We Built Our Employees a Wrapped—Using SQL and MotherDuck
2025/12/29 - 6 min read
BYSpotify Wrapped gets 200 million people to voluntarily share their listening data every December. It's basically an end of year performance deck, except people actually want to look at it. One stat at a time, with a ranking at the end.
It's also, technically, not that complicated:
To ring in the new year, I decided to build a Wrapped for our team at MotherDuck.
I'm Hannah, a Customer Engineer at MotherDuck. We had the data, so I built it. Once the draft circulated, people had opinions—mostly about why their metric should rank higher.

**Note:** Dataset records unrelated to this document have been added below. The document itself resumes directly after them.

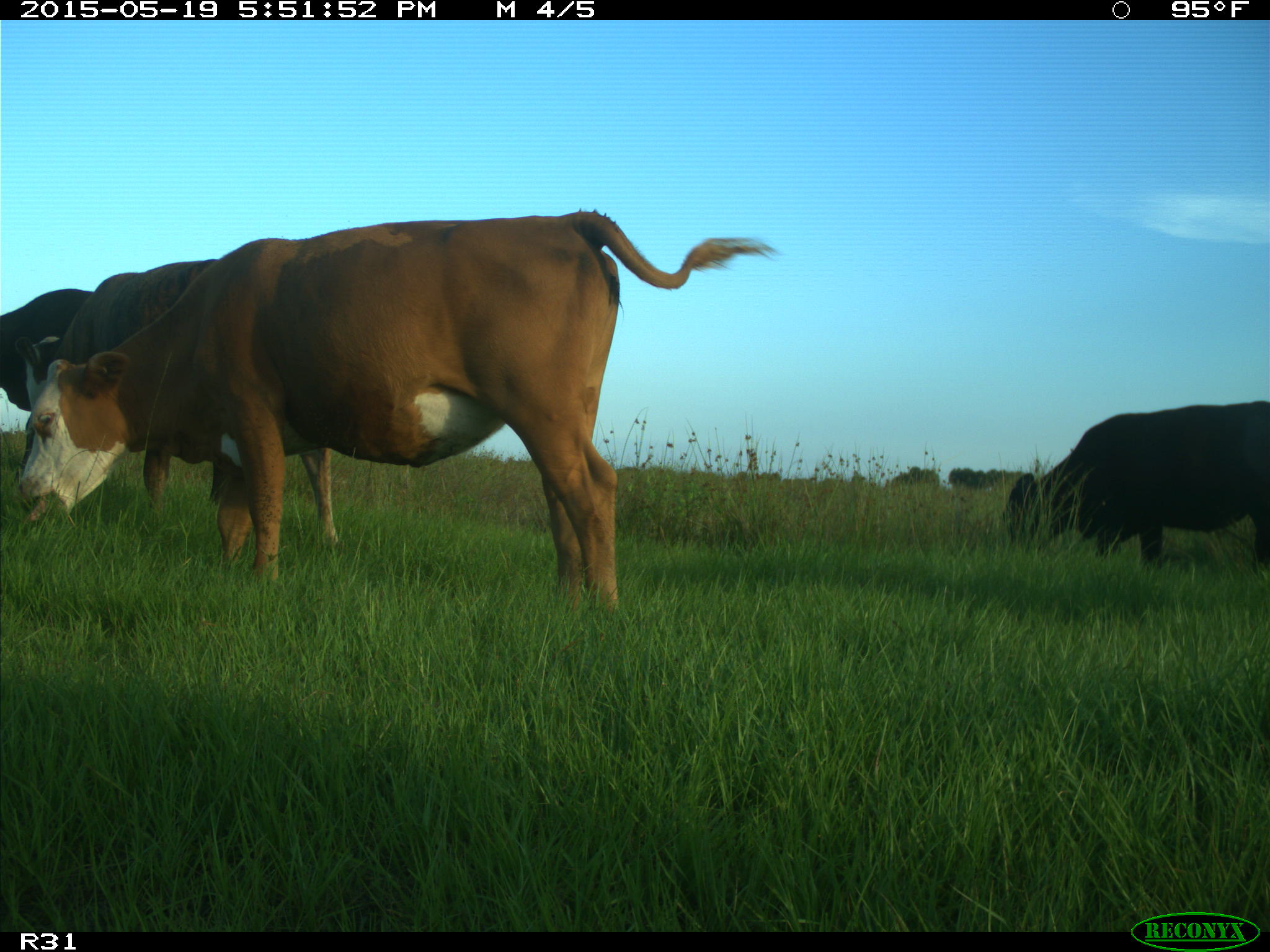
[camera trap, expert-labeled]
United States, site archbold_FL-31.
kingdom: Animalia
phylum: Chordata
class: Mammalia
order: Artiodactyla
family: Bovidae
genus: Bos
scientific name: Bos taurus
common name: domestic cow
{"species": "Bos taurus (domestic cow)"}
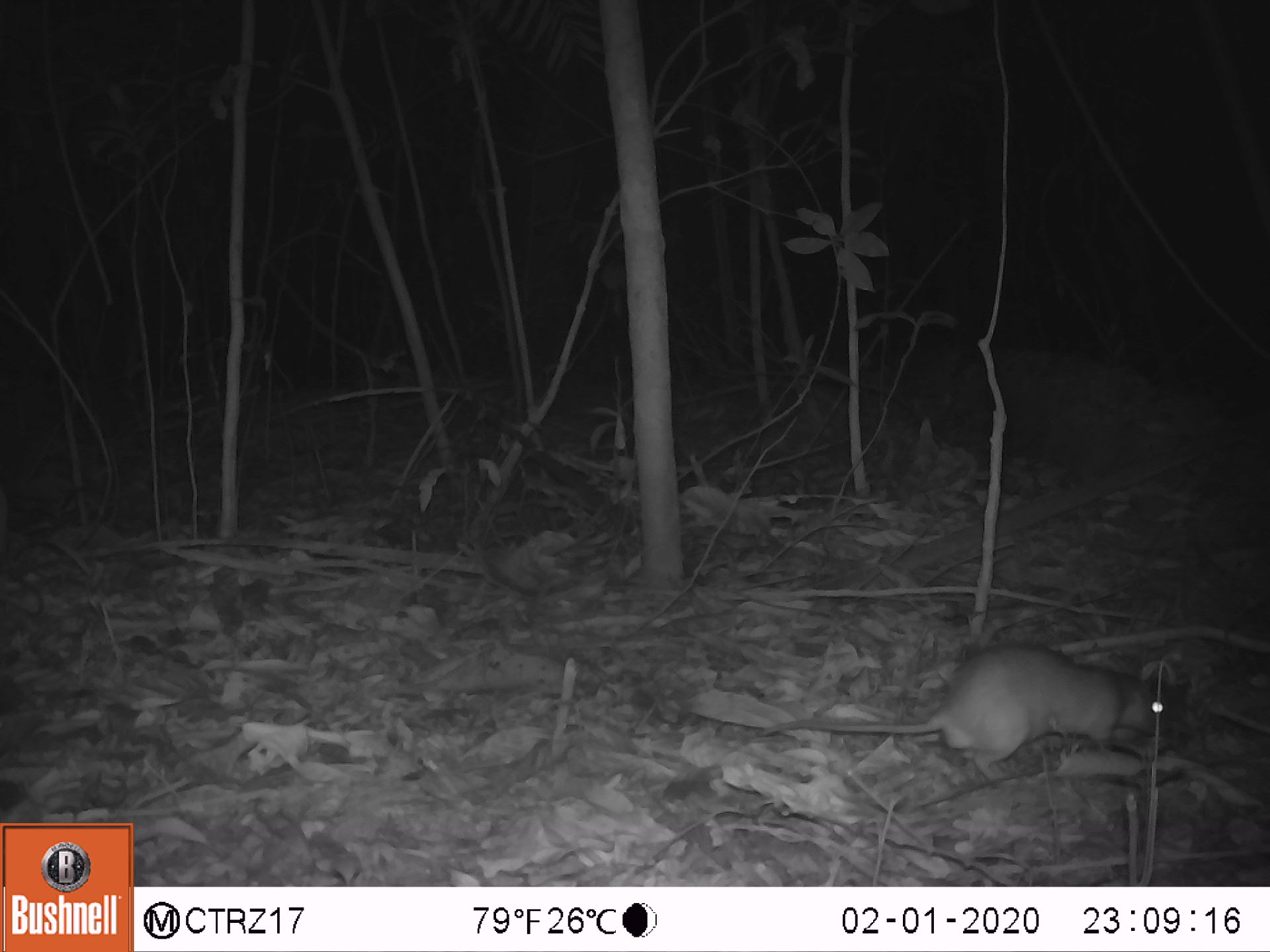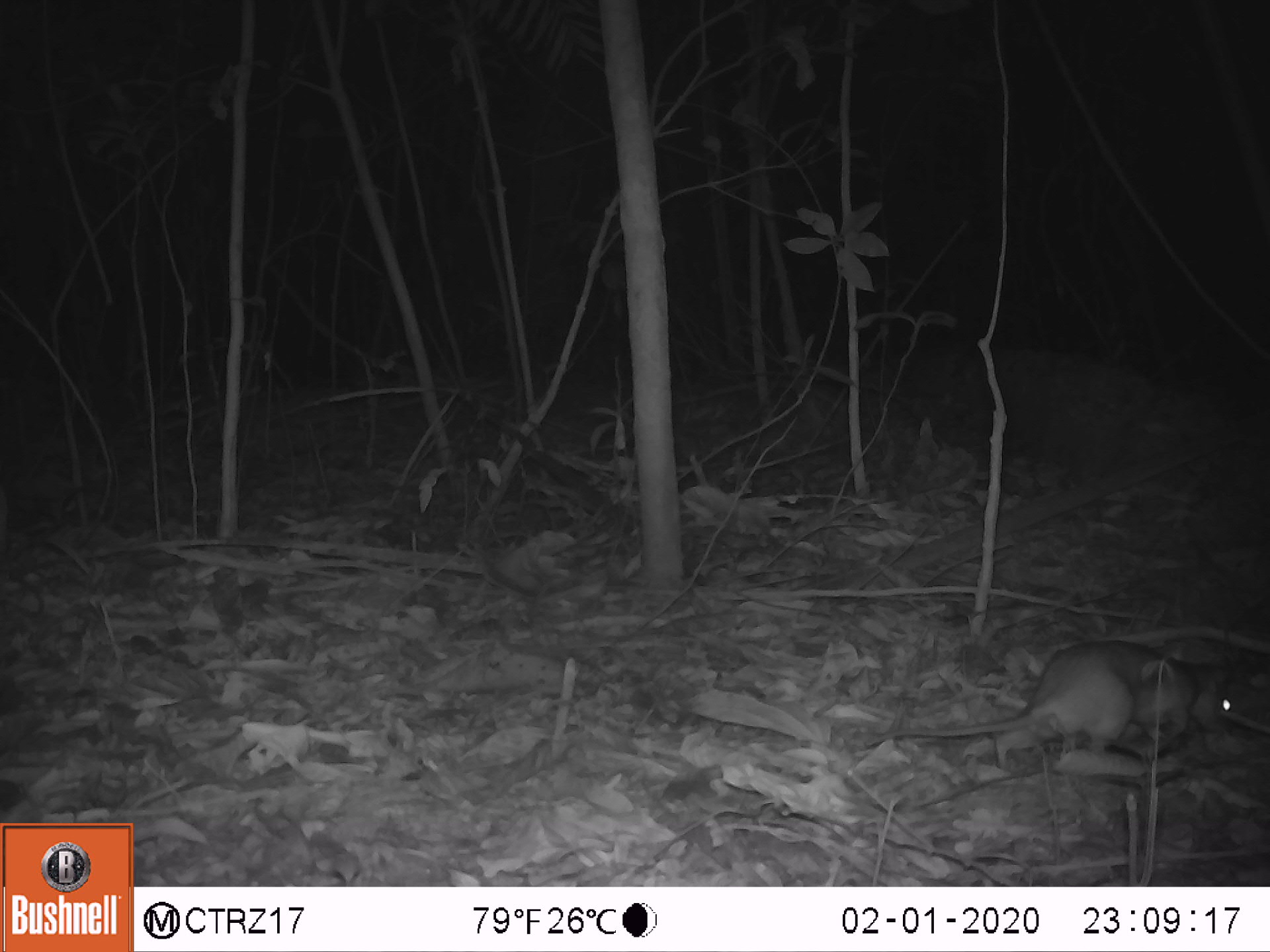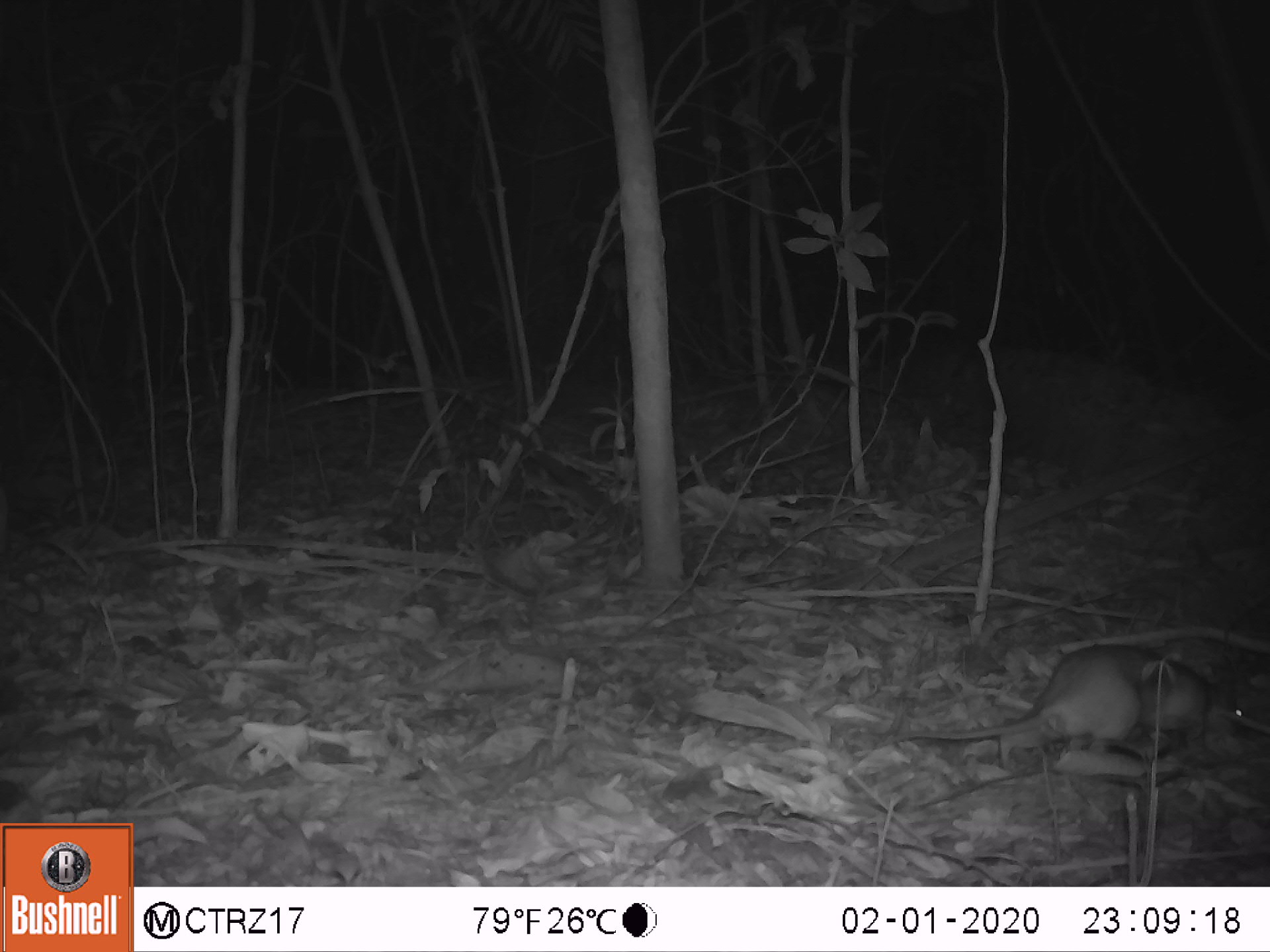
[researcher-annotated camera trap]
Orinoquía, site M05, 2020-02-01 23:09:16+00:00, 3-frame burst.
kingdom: Animalia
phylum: Chordata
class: Mammalia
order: Rodentia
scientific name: Rodentia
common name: rodent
Rodent (Rodentia).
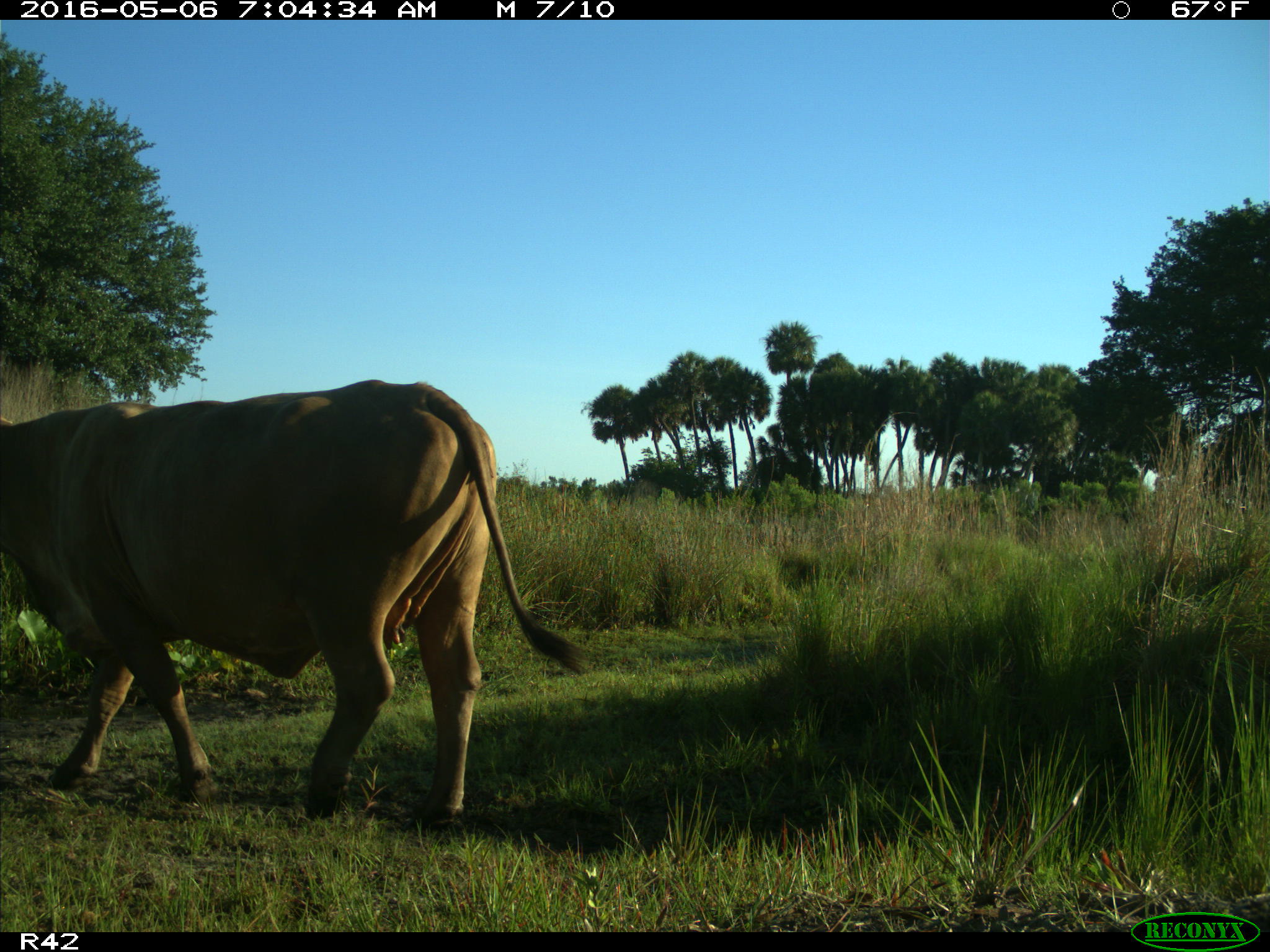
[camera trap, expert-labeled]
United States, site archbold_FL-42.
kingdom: Animalia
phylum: Chordata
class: Mammalia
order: Artiodactyla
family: Bovidae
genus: Bos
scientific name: Bos taurus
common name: domestic cow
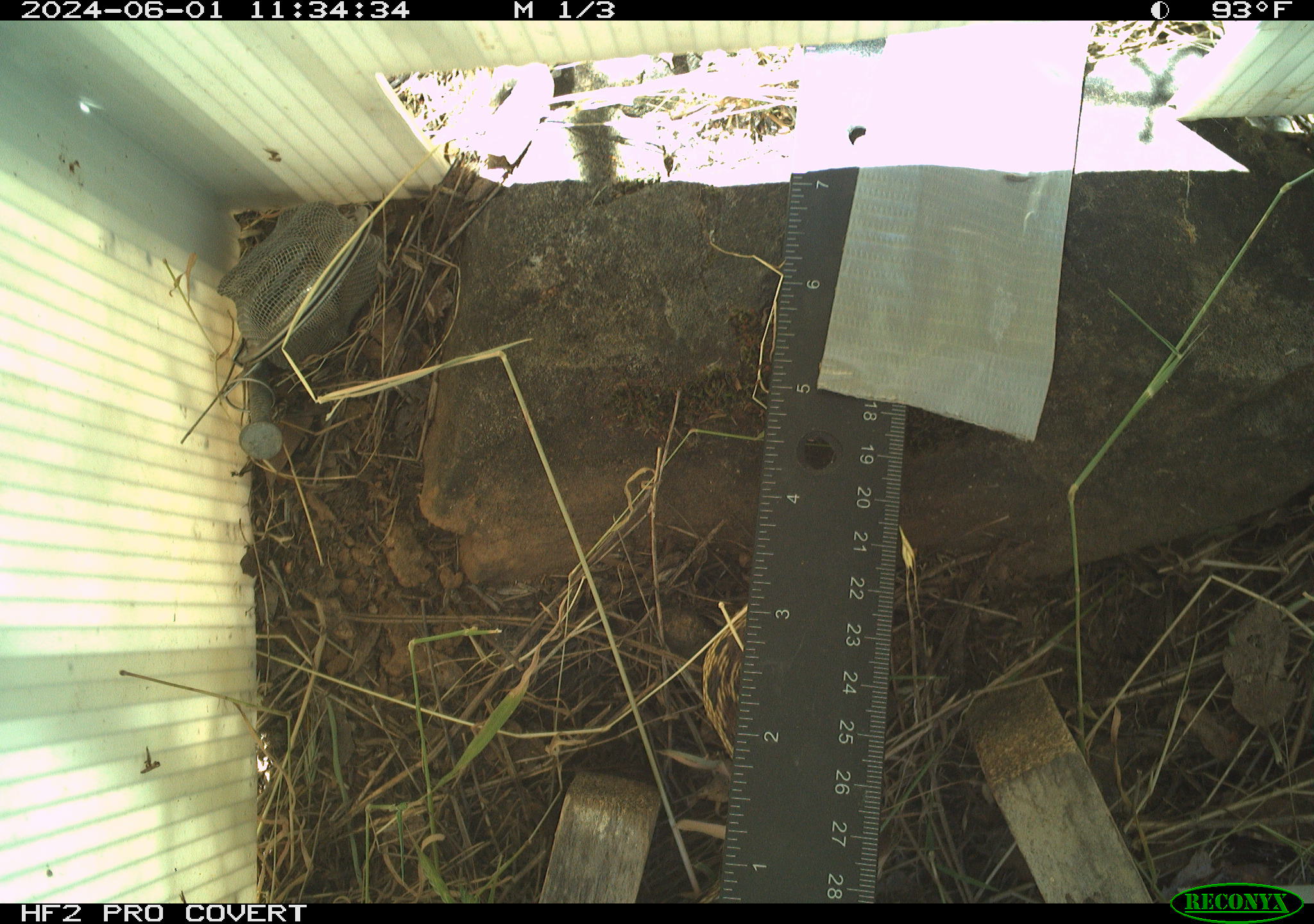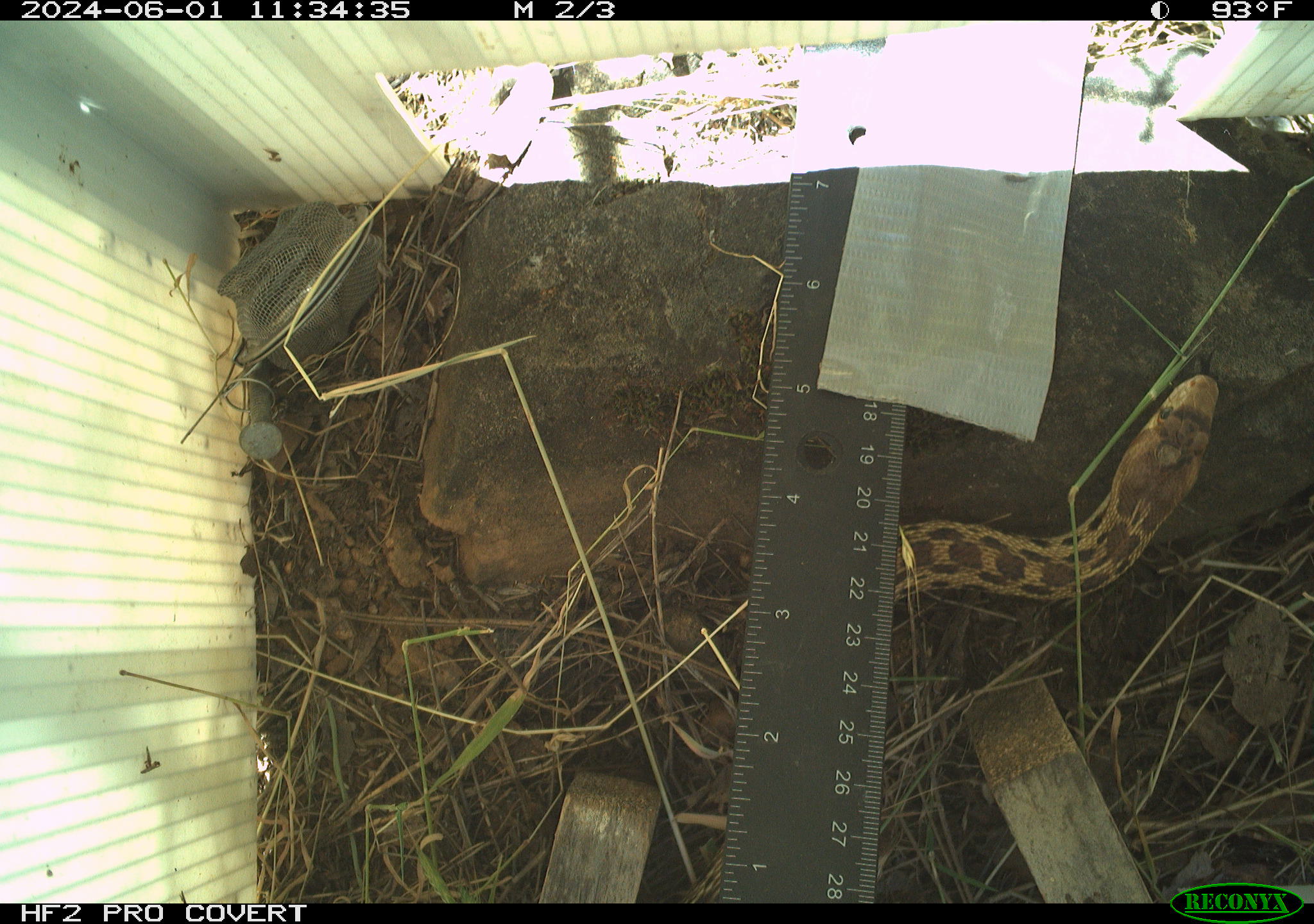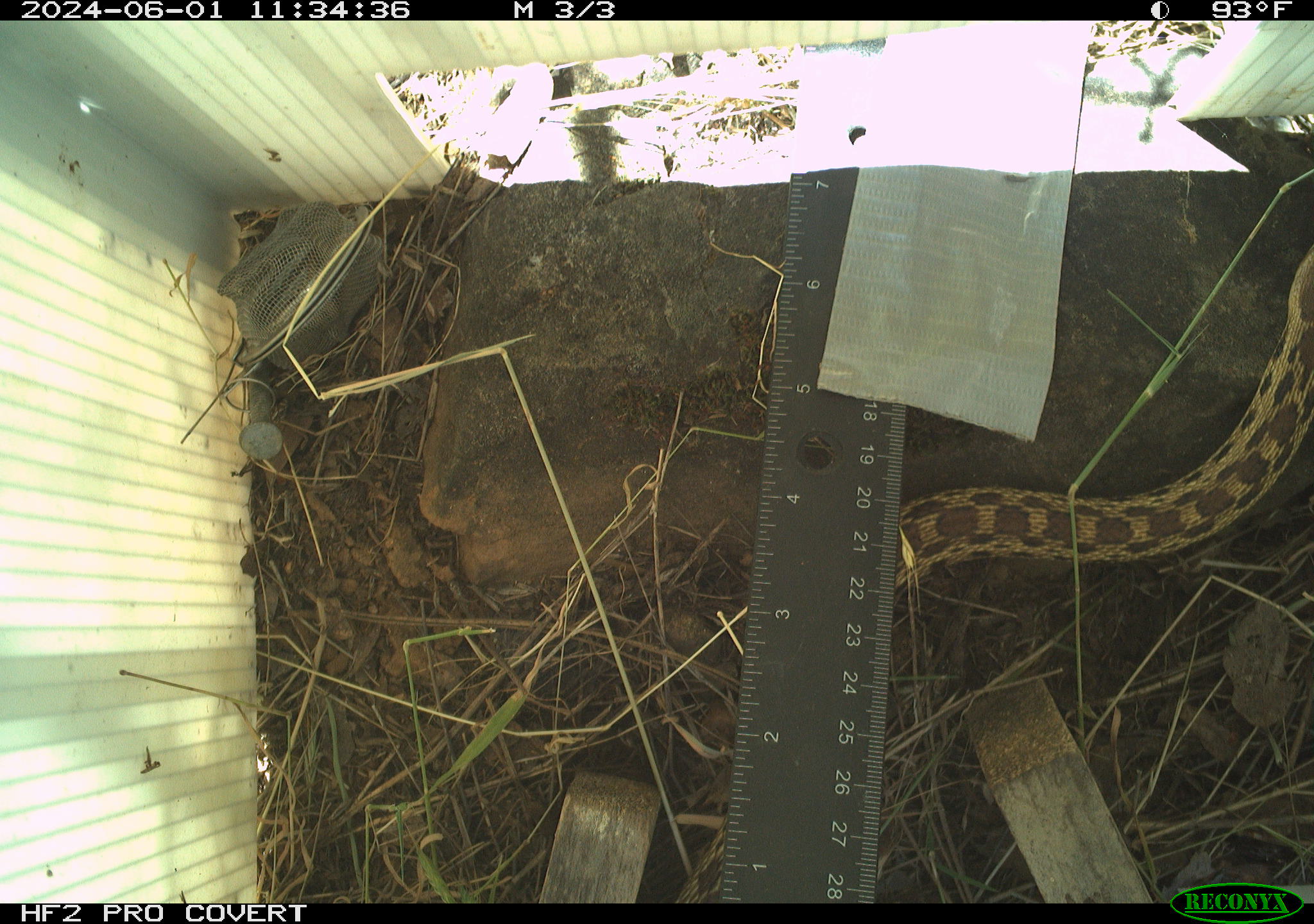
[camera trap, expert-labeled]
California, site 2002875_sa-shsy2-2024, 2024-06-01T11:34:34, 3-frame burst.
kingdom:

Below: the metrics we tracked, the SQL behind them, and the duck personas we assigned. About an hour of work total.
The leaderboard
I ran 1.15 million queries this year—3x more than second place. Before you're too impressed: a lot of those were probably me re-running the same broken query until it worked. I also shared 54 databases with the team, more than anyone else. Did I include that metric because I knew I'd just shared 20 snapshots of the same database? Absolutely.
Elena (Ecosystems Engineering) had the longest streak: 182 consecutive days of query activity. Six months, no gaps. That's either impressive dedication or a sign we should check on her.
Alex (DevRel) created 2,176 databases. On average, that’s six databases a day.
Gaby (Support Engineer) processed 217 terabytes—more than double anyone else. Probably debugging someone else's problems.
Leonardo (Customer Engineer) logged 211 active days while running 681K queries. 👀
How I built it
I pointed our MotherDuck MCP at the internal data warehouse and quickly oriented to the data we had available in our MotherDuck account.
The data was already there—tables tracking queries, databases, and shares. The work was:
- Union two data sources (one covered Jan–Apr, one covered May–Dec)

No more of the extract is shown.